Steampunk is a fairly new phenomenon in Young Adult Lit world, even though the original steampunk has been around for a while. It's a bit confusing as to where it originated, because it can be considered a retroactive term; although the word itself may have been coined by science fiction writer K. W. Jeter in the 1980s when he was searching for a genre title for his work, early examples would include the works of Jules Verne and H. G. Wells; Fritz Lang's film Metropolis in 1927; and the CBS television series The Wild Wild West, which aired in the 1960s.

The genre includes recent science fiction that is set in a recognizable historical period (most commonly Victorian or Edwardian), in which the Industrial Revolution has begun, but has taken a slightly different turn than the one it did in reality. This is probably its most restrictive definition, but the genre has expanded to include fantasy, alternate worlds, dystopian works…in some ways it seems like you can include some Victorian fashion and some steam- or spring-propelled machines and gadgets, and label it steampunk.

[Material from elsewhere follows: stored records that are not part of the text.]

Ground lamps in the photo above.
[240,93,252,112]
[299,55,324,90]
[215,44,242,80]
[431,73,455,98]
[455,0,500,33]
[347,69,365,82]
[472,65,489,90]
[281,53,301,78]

The best known YA books in the genre are probably Scott Westerfeld's Leviathan trilogy (in which a weird combination of the mechanical and the organic are melded to create fantastical living creatures) and Philip Reeve's Mortal Engines quartet (featuring giant mobile cities that roam the landscape "eating up" smaller cities). More recent additions would be Catherine Fisher's Incarceron and Sapphique, Cassandra Clare's Infernal Devices books (Clockwork Angel, etc.) Kady Cross's Steampunk Chronicles (The Girl in the Steel Corset, and three more), Gail Carriger's rather silly series that begins with Etiquette and Espionage, and Stephan Bachman's disturbing story The Peculiar.

A certain group of kids (and perhaps a larger group of adults) are enthusiastic proponents of this genre. I have liked isolated books within it, but am not, in general, a fan. What I do like, however, is some of the fashion. Who doesn't like velvet, leather and lace, especially when tricked out with corsets, gears and goggles? (I found this "Steampunk Librarian" online by "ghostfire" on DeviantArt.)

So since we are focusing on science fiction this summer at the library (for our teen summer reading program), of which steampunk is one sub genre, we decided we'd find some way to craft it up with a steampunk theme. This brings me to today's photos: a steampunk gift for Anarda, my co-teen librarian. I found a bigger, cooler, more versatile (because not boxed-in) steampunk gears stencil, and an old art apron, which I washed and bleached so it looked like new, and made her a steampunk smock to wear at our craft events this summer.

This technique is super easy--just lay down the stencil, get a stencil brush (flat-ended with stiff bristles), pick up some paint on the brush, pounce it off so it's not too wet, and then pounce it up and down inside and all around the stencil. I mixed red and a metallic gold on this one, to give it a little depth and interest. Let it dry, then 24 hours later throw it in the dryer to "set" the paint, and it's subsequently wash-and-wearable.

I also tried out this stencil using my spray bleach technique on an old gray t-shirt, but it's in the wash right now so I'll post it later--if it turned out! The bleach is a lot harder to control--and therefore easier to mess up--than this dry-brush paint technique.